*** RECORDS SHOWN ***
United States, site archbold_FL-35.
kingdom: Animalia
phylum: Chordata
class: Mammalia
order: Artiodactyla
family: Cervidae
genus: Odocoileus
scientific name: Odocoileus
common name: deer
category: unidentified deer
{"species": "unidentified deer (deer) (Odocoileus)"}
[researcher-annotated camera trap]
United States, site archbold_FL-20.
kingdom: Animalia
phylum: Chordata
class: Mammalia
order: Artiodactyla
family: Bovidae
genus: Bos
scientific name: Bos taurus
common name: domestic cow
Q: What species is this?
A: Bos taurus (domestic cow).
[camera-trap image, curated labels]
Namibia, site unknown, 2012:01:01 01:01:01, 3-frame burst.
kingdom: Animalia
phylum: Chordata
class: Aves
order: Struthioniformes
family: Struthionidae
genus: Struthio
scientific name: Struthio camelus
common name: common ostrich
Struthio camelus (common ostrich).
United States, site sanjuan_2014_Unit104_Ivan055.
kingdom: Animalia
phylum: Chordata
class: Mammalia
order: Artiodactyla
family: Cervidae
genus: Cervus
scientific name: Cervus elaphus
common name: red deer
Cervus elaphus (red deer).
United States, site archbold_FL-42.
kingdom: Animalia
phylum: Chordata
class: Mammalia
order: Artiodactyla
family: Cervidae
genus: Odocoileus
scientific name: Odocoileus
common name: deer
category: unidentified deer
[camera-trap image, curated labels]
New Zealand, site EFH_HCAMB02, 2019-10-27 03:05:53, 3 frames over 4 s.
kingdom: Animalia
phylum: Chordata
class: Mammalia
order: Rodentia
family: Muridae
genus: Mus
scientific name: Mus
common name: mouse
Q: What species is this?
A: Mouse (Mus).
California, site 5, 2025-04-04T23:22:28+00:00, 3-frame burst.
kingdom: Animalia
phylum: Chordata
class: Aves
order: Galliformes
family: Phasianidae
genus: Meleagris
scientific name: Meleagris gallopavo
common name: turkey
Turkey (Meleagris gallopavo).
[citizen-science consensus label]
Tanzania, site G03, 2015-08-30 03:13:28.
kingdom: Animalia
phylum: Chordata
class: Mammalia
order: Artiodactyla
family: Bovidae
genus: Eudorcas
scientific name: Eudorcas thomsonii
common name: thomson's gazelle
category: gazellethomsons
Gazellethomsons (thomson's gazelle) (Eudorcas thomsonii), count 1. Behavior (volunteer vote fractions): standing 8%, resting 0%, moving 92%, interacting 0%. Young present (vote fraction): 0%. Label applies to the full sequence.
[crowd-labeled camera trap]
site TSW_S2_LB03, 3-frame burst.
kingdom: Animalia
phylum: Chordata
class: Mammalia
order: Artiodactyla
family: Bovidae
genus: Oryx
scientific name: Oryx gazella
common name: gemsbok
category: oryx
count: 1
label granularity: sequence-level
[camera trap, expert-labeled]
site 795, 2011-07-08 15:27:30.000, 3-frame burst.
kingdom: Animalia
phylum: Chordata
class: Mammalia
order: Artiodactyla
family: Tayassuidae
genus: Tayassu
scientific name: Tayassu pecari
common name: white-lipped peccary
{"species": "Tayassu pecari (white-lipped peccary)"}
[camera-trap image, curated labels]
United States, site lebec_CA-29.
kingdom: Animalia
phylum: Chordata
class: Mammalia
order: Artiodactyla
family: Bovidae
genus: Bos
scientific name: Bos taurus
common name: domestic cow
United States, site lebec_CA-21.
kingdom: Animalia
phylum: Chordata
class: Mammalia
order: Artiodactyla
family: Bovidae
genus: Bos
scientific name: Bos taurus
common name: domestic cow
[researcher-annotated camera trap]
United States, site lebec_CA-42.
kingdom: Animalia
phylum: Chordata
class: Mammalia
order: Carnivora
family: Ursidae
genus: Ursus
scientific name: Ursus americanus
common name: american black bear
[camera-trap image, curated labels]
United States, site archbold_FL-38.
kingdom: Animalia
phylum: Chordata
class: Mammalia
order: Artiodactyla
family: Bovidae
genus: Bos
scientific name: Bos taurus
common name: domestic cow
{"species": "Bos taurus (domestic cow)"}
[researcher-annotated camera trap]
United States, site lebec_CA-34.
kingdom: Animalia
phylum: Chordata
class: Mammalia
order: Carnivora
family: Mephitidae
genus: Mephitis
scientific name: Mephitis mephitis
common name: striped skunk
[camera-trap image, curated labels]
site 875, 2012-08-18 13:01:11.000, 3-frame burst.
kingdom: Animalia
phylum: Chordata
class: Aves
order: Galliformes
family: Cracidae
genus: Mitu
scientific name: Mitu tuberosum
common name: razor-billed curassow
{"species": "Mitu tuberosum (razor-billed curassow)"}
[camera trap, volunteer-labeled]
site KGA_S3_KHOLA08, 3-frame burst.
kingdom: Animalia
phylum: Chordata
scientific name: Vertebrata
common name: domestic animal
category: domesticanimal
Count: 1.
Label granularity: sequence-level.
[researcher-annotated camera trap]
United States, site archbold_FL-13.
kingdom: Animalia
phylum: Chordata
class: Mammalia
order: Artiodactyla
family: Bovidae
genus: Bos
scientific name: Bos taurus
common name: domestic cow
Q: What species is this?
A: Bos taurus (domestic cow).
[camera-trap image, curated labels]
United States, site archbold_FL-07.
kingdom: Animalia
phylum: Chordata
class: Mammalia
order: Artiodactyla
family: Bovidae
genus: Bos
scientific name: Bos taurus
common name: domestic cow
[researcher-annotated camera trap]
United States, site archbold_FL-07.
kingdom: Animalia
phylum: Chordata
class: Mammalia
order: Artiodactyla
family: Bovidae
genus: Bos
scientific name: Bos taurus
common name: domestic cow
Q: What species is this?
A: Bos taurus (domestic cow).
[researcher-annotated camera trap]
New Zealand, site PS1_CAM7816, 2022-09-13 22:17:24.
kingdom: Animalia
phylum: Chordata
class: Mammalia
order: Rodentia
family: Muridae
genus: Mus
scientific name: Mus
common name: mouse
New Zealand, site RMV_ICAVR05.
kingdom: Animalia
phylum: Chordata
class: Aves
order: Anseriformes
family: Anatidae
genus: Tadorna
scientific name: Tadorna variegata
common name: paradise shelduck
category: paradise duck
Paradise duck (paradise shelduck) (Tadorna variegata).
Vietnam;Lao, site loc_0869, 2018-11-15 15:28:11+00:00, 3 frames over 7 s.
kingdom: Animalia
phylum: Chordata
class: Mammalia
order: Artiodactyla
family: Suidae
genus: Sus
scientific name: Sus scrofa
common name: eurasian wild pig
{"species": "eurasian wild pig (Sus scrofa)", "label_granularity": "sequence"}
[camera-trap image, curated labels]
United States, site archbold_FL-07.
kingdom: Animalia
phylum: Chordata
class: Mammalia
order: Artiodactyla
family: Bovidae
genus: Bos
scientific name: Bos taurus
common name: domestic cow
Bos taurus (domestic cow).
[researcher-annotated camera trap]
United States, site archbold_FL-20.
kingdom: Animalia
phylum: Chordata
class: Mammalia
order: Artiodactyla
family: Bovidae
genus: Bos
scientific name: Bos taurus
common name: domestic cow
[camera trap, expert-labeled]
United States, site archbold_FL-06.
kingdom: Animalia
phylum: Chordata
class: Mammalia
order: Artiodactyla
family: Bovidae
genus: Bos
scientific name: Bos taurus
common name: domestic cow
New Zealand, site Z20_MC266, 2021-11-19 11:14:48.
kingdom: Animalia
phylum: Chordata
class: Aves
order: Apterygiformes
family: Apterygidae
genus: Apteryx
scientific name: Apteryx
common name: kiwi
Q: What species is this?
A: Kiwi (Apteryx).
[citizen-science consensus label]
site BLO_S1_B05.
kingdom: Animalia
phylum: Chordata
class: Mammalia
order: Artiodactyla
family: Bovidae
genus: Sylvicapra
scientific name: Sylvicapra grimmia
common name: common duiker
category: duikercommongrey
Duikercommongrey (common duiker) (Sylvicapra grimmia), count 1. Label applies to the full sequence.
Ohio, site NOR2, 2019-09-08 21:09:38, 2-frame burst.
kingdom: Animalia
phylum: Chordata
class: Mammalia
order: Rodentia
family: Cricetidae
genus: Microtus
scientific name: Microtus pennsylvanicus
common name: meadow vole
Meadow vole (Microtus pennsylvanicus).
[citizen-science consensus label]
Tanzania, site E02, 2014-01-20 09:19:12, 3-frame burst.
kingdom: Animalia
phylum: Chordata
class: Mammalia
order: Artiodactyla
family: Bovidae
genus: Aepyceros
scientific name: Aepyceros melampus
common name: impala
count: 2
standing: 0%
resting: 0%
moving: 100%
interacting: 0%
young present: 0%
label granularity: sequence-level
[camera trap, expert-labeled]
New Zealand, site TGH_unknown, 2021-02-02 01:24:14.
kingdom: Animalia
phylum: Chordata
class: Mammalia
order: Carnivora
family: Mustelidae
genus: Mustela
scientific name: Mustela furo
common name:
*** End of RECORDS SHOWN ***
## [PROBLEM TO WORK ON]
Determine how many lines in the data above include the word "eurasian", and state that number only.

## [RESPONSE TO THIS TASK]
2